-- Exercise passage --
*** Block opens ***

See 06-USER-MODEL.md for detailed specifications.

IX. Error Handling: Epistemic Integrity Through Failure

The system must fail rather than fake. Every operation either completes with authentic processing or halts with explicit failure. No middle ground exists.

Absolute Prohibitions

The system must never generate substitute data when neural processing fails in production or development environments. If embedding generation fails, throw an exception—never return random vectors. If semantic extraction fails, throw an exception—never return keyword splits. If assessment fails, throw an exception—never return default scores. Fake data corrupts formation permanently. One random vector pollutes all future similarity calculations. One fake assessment distorts pattern recognition. One skipped document breaks systematic guarantees.

Test Environment Exception: Integration tests may use deterministic fake embeddings ONLY when validating data flow paths where language models are unavailable (CI environments, resource-constrained development machines). These test doubles must be clearly marked with interfaces like ITestCognitiveAdapter and must never be accessible in production code paths. The fake data must be deterministic for test repeatability. Any test using fake data must be explicitly labeled as an integration path test, not a formation validity test.

The system must never hide failures from users. Every exception must propagate to the user interface. Every partial failure must halt processing entirely. Every degraded state must be rejected. Users engaged in formation require truth about system state. Silent failures create false formation—users believing they understand patterns that don’t exist.

The system must never silently skip failures during processing. Every document must receive identical processing attempt with explicit failure tracking. When processing fails for individual documents, continue processing while recording each failure with complete context. When users request processing of 3,000 documents and 153 fail, they must receive clear reporting: “2,847 processed successfully, 153 failed” with detailed failure logs. Never report completion without full disclosure of failures. Never skip documents without recording why. The prohibition is against silent partial processing, not against continuing with transparent failure tracking.

Required Failure Patterns

External service failures must immediately halt processing with descriptive exceptions. When the language model cannot be reached, when the database rejects constraints, when the file system denies access—fail immediately. Do not retry silently. Do not degrade gracefully. Do not continue hopefully. Fail fast, fail clear, fail honest.

*** Block closes ***

-- Information shown --
*** Block opens ***

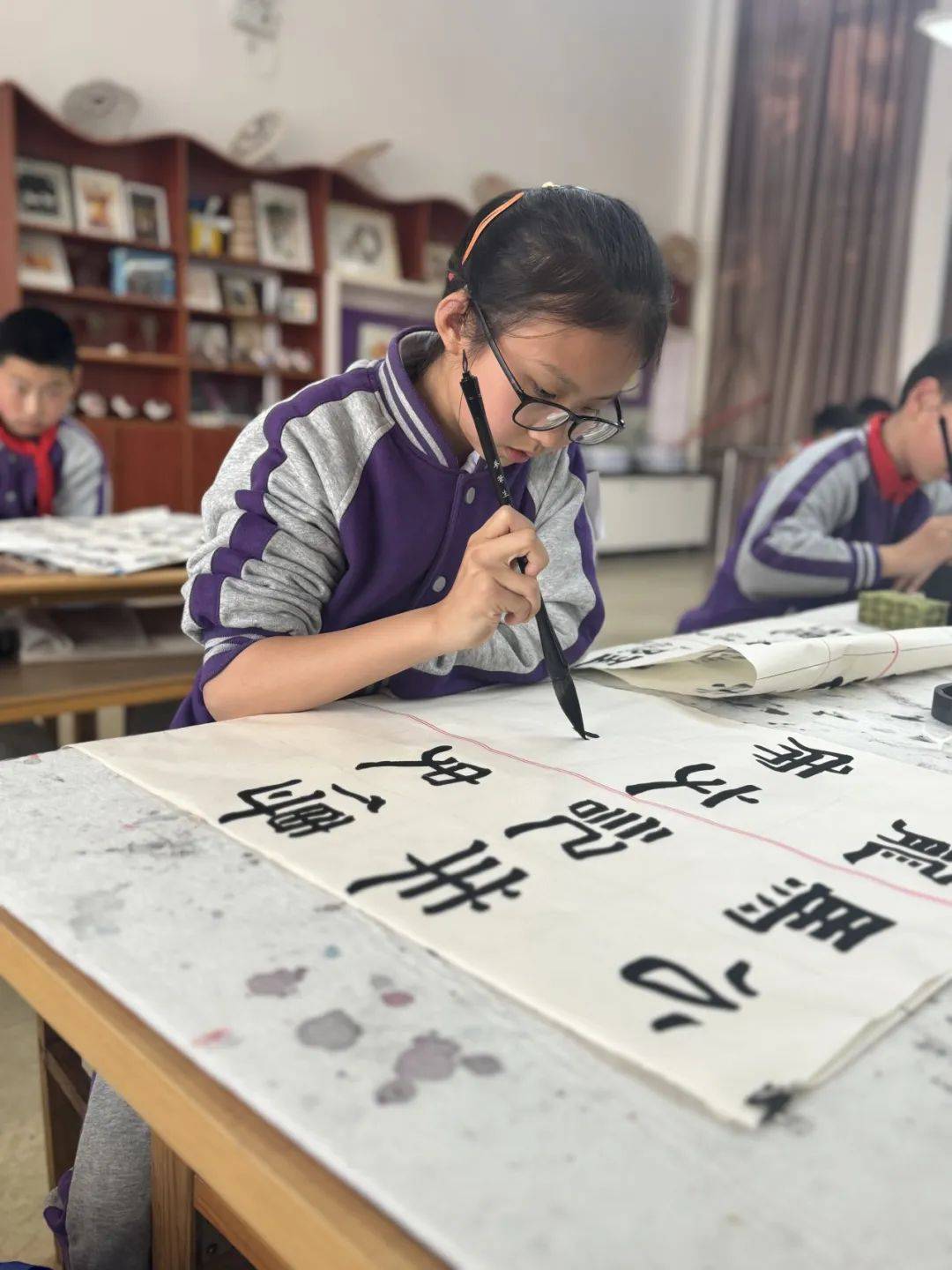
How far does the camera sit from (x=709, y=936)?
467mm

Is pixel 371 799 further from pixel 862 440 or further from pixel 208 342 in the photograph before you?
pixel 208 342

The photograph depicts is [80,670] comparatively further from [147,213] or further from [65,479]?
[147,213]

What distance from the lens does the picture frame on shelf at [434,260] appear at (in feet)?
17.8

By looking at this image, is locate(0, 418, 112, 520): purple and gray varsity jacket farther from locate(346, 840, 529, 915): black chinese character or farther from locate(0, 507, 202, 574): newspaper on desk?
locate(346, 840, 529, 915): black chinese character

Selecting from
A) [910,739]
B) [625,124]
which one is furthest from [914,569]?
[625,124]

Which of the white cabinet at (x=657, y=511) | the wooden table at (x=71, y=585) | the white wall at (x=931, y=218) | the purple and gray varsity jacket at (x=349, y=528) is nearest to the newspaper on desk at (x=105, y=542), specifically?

*** Block closes ***
*** Block opens ***

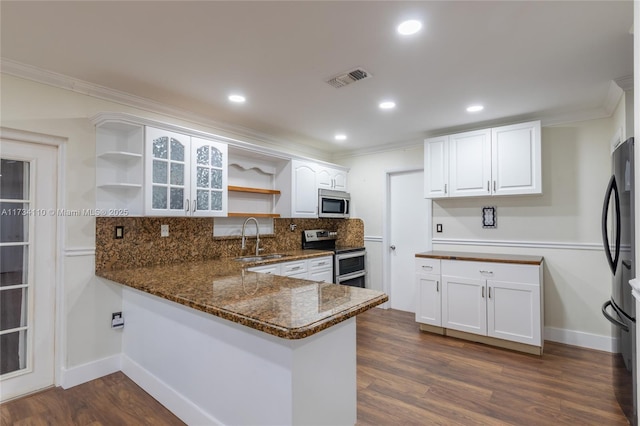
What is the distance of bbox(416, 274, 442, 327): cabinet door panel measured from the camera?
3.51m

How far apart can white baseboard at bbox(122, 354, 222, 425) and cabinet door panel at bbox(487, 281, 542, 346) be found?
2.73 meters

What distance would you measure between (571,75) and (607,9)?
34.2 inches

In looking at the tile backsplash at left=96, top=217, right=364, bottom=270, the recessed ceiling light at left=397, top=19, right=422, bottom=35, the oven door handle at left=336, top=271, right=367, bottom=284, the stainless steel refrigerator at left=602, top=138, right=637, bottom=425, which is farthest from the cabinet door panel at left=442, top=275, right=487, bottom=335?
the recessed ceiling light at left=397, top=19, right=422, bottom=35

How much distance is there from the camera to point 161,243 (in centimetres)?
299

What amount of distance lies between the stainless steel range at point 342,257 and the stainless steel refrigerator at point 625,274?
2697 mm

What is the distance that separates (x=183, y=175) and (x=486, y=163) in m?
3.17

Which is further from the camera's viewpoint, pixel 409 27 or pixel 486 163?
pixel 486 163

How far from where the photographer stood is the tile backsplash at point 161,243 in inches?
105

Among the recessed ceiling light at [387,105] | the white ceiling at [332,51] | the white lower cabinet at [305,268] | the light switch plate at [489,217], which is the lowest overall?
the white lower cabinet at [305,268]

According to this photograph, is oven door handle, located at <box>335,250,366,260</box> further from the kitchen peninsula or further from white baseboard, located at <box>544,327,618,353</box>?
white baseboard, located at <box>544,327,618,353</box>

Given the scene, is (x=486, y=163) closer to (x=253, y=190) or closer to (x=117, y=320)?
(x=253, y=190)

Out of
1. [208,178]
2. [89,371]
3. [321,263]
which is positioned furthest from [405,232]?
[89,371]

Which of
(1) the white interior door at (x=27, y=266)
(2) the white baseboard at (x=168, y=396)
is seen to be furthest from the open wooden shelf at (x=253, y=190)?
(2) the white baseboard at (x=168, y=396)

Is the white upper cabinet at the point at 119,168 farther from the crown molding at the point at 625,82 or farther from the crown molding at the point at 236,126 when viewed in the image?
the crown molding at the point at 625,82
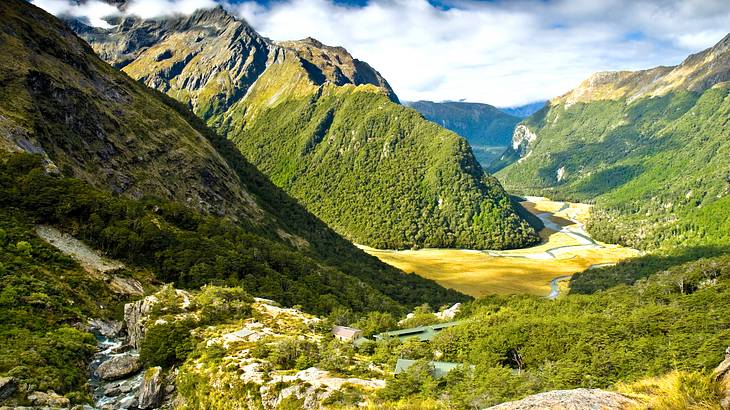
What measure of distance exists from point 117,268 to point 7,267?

*** Block closes ***

-- Check your understanding --
1. Write out the part of the error-handling passage from "Test Environment Exception: Integration" to "that don’t exist.", copied word for word.
2. Continue the passage on error handling, picking up after its final sentence.

-- Expected outputs --
1.
Test Environment Exception: Integration tests may use deterministic fake embeddings ONLY when validating data flow paths where language models are unavailable (CI environments, resource-constrained development machines). These test doubles must be clearly marked with interfaces like ITestCognitiveAdapter and must never be accessible in production code paths. The fake data must be deterministic for test repeatability. Any test using fake data must be explicitly labeled as an integration path test, not a formation validity test.

The system must never hide failures from users. Every exception must propagate to the user interface. Every partial failure must halt processing entirely. Every degraded state must be rejected. Users engaged in formation require truth about system state. Silent failures create false formation—users believing they understand patterns that don’t exist.

2.
Data validation failures must prevent storage entirely. Invalid embeddings must not enter the vector space. Malformed assessments must not enter the database. Corrupted documents must not enter the corpus. Reject at the boundary. Fail at validation. Never store questionable data hoping to handle it later.

Transaction boundaries must encompass individual entity operations. Each document processing, embedding generation, or assessment storage occurs within its own transaction boundary. When processing a single document fails, that document’s transaction rolls back while others complete successfully. Track all failures explicitly for user visibility. No silent partial commits within an entity. No hiding of entity-level failures. Each entity operation either succeeds atomically or fails with clear reporting.

Error Communication Requirements

Every exception must explain what failed, why it matters for formation, and what the user should do. Not “Connection failed” but “Cannot reach language model for embedding generation. Document processing halted. Ensure LLM service is running on configured endpoint.” Not “Invalid data” but “Embedding dimension mismatch: expected 1536, received 768. Vector space consistency broken. Check model configuration.”

Every error must preserve formation context. Include the journey ID, the process type, the document being processed, the specific operation that failed. Users need forensic information to understand impact on their formation journey.

Every failure must be logged with full stack traces while presenting users with actionable messages. Technical details go to logs for debugging. Formation impact goes to users for decision-making.